Empathy for Patients. Why We All Work to Make Better Hospitals

elderly-disabled-patient2One source attributes the following poem to a poet in Texas, who claims he wrote it 20 years ago. Recently it has made its way across the Internet as a story about a crabby old man who died in a hospital or nursing home and left this poem behind. That’s how some urban legends grow.

Wherever lies the truth, the poem should speak to all of us working in the healthcare industry — we impact the lives of real people and should be darned proud of reaching out and making life better for every patient.

There’s a real person inside each of us — even the crabby, feeble and sometimes irritating ones!

What do you see nurses?  What do you see?
What are you thinking  . . .  when you’re looking at me?

A crabby old man . . . not very wise,
Uncertain of habit . . . with faraway eyes?

Who dribbles his food . . . and makes no reply
When you say in a loud voice . . .  ‘I do wish you’d try!
Who seems not to notice . . .  the things that you do
And forever is losing . . . A sock or shoe?
════
_REQUIRED TASKS:_
A. In the empathy article, how many years ago does the poet in Texas claim he wrote the poem?
B. Copy the passage from the empathy article that starts at "Empathy for Patients." and ends at "urban legends grow.".
C. Extend the empathy article by continuing its poem after the last line shown.

_DATA PROVIDED:_
════
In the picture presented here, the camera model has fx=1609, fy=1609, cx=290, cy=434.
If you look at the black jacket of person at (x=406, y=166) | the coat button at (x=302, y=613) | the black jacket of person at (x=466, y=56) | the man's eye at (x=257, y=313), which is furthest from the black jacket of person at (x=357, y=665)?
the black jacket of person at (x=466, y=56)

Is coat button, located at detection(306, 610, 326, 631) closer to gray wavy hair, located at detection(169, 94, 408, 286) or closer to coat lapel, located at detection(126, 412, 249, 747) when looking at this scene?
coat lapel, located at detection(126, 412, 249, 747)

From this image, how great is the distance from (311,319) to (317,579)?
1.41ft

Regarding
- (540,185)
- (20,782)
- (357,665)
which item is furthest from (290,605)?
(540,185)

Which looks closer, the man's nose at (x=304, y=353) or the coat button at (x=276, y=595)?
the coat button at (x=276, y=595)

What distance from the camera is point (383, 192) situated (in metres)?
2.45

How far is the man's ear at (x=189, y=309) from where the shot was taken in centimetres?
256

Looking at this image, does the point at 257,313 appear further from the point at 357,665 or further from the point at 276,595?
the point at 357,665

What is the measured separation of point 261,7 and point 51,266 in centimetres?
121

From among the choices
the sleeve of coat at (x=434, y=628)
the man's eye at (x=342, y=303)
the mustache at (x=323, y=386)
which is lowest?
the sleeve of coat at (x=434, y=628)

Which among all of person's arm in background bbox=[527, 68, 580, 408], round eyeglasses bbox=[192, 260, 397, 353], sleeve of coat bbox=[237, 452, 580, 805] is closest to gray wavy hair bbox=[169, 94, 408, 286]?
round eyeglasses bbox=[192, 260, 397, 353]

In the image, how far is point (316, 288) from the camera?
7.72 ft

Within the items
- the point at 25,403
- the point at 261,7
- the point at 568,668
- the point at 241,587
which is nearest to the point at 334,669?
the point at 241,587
════
_ANSWER LIST:_
A. 20 years ago.

B.
Empathy for Patients. Why We All Work to Make Better Hospitals

elderly-disabled-patient2One source attributes the following poem to a poet in Texas, who claims he wrote it 20 years ago. Recently it has made its way across the Internet as a story about a crabby old man who died in a hospital or nursing home and left this poem behind. That’s how some urban legends grow.

C.
Who, resisting or not   . . .  lets you do as you will
With bathing and feeding . . . The long day to fill?
Is that what you’re thinking? . . .   Is that what you see?
Then open your eyes, nurse . . . you’re not looking at me

I’ll tell you who I am . . .  As I sit here so still
As I do at your bidding  . . . as I eat at your will
I’m a small child of Ten . . . with a father and mother
Brothers and sisters . . .  who love one another

A young boy of Sixteen . . . with wings on his feet
Dreaming that soon now . . .  a lover he’ll meet
A groom soon at Twenty . . . my heart gives a leap
Remembering, the vows . . . that I promised to keep

At Twenty-Five, now . . .  I have young of my own
Who need me to guide . . . .And a secure happy home
A man of Thirty . . . My young now grown fast
Bound to each other . . . With ties that should last

At Forty, my young sons . . . have grown and are gone
But my woman’s beside me . . . to see I don’t mourn
At Fifty, once more . .  . Babies play ’round my knee
Again, we know children . . . My loved one and me .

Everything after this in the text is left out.